Content-based audio management and retrieval system for news broadcasts

Thesis Type: Postgraduate

Institution Of The Thesis: Orta Doğu Teknik Üniversitesi, Faculty of Engineering, Department of Computer Engineering, Turkey

Approval Date: 2009


Consultant: ADNAN YAZICI


The audio signals can provide rich semantic cues for analyzing multimedia content, so audio information has been recently used for content-based multimedia indexing and retrieval. Due to growing amount of audio data, demand for efficient retrieval techniques is increasing. In this thesis work, we propose a complete, scalable and extensible audio based content management and retrieval system for news broadcasts. The proposed system considers classification, segmentation, analysis and retrieval of an audio stream. In the sound classification and segmentation stage, a sound stream is segmented by classifying each sub segment into silence, pure speech, music, environmental sound, speech over music, and speech over environmental sound in multiple steps.
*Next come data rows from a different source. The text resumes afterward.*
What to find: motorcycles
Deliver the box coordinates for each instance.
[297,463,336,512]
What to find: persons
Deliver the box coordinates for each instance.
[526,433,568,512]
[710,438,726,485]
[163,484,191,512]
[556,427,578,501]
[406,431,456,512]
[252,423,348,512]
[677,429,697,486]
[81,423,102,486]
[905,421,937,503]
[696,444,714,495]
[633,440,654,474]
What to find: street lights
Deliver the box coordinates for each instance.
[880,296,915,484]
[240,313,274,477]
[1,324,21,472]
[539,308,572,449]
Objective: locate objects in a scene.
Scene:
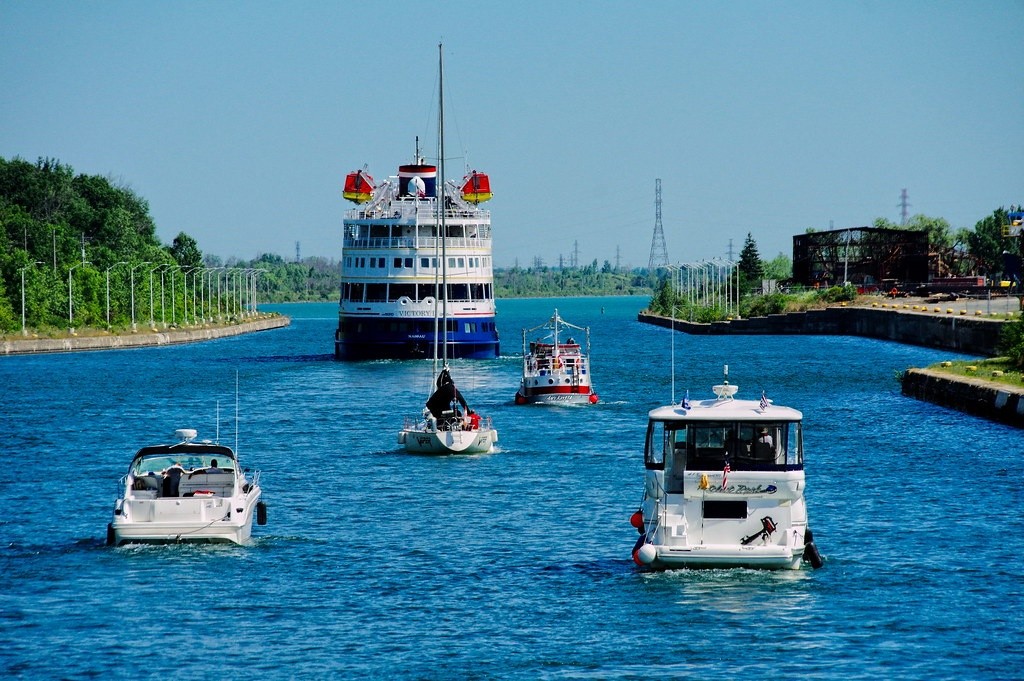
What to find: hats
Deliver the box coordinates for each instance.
[761,428,768,433]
Support Vector Machines and Hidden Markov Models are employed for classification and these models are trained by using different sets of MPEG-7 features. In the analysis and retrieval stage, two alternatives exist for users to query audio data. The first of these isolates user from main acoustic classes by providing semantic domain based fuzzy classes. The latter offers users to query audio by giving an audio sample in order to find out the similar segments or by requesting expressive summary of the content directly. Additionally, a series of tests was conducted on audio tracks of TRECVID news broadcasts to evaluate the performance of the proposed solution.